In all, 43 of the state’s 50 state agencies reported at least a 75% compliance rate, Gov. Phil Murphy said on Dec. 13. He did not name the agencies below that number, what their individual compliance rates were and how many workers in total were non-compliant,
“It’s a good start with state workers,” Murphy said. “The results are a starting place, not where we will end up. Yes it’s a good start and it’s going to get better, it needs to get better.”
The vaccine requirement was rolled out in the late summer, as the highly contagious delta variant drove up case numbers almost exclusively among those who have not gotten the shot.
Despite the emergence of the omicron variant in recent weeks, state health officials and the governor stressed that the delta variant remains the dominant strain in New Jersey. Early data suggest that omicron can more easily spread among those who have been inoculated, but appears as a much more mild form.
That reality means New Jerseyans should, according to the governor, get the vaccine, the booster when appropriate and wear masks indoors in settings where not everyone might be vaccinated.

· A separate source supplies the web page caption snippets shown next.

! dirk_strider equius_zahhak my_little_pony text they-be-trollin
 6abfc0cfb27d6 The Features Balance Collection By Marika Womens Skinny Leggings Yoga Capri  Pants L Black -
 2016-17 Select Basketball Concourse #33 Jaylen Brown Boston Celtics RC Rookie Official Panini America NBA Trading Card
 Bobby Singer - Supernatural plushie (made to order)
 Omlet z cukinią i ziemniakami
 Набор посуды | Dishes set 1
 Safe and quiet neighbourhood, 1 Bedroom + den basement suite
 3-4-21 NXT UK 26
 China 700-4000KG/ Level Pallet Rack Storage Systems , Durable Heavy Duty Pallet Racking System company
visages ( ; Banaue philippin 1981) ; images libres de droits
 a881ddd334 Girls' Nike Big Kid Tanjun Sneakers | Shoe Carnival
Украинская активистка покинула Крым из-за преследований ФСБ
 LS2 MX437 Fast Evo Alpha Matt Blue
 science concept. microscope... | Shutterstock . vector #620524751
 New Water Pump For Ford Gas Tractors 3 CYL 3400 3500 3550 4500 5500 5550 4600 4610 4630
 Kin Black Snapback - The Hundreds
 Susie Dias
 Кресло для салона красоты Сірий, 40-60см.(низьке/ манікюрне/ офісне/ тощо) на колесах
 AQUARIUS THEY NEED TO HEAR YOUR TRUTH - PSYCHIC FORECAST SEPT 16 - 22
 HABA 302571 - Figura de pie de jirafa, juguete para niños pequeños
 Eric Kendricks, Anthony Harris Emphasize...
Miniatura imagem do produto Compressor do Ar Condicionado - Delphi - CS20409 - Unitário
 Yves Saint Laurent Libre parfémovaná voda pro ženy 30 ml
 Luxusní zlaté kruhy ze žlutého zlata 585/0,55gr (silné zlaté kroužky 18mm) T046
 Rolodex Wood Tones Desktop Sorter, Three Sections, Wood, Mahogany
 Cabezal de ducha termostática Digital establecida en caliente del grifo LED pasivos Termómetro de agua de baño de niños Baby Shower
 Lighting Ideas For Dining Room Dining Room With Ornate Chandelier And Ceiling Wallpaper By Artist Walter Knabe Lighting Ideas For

“We know there are also a significant number of public employees who have received their first vaccine doses, and others who remain unvaccinated are submitting to regular testing as required,” the governor added on Monday.
The governor ordered all of New Jersey’s 68,000 state workers and employees at K-12 schools and New Jersey’s public colleges and universities to get the vaccine or submit to weekly testing.
A separate order Murphy signed in October requires new state contracts to include a clause mandating the vaccine or weekly testing, but did not affect current state contracts.
The vaccination rates were key to phasing in state workers’ return to their offices, Murphy said.
Murphy had been asked several times since the Oct. 18 deadline about how many workers were vaccinated, but said he did not have that information until nearly two months later.
“Some offices are just ramping up their reporting now, and we continue to work with them to refine their reported data,” the governor said. “We are also working closely with agencies and unions whose numbers are below this average in ways to get more of their employees vaccinated.”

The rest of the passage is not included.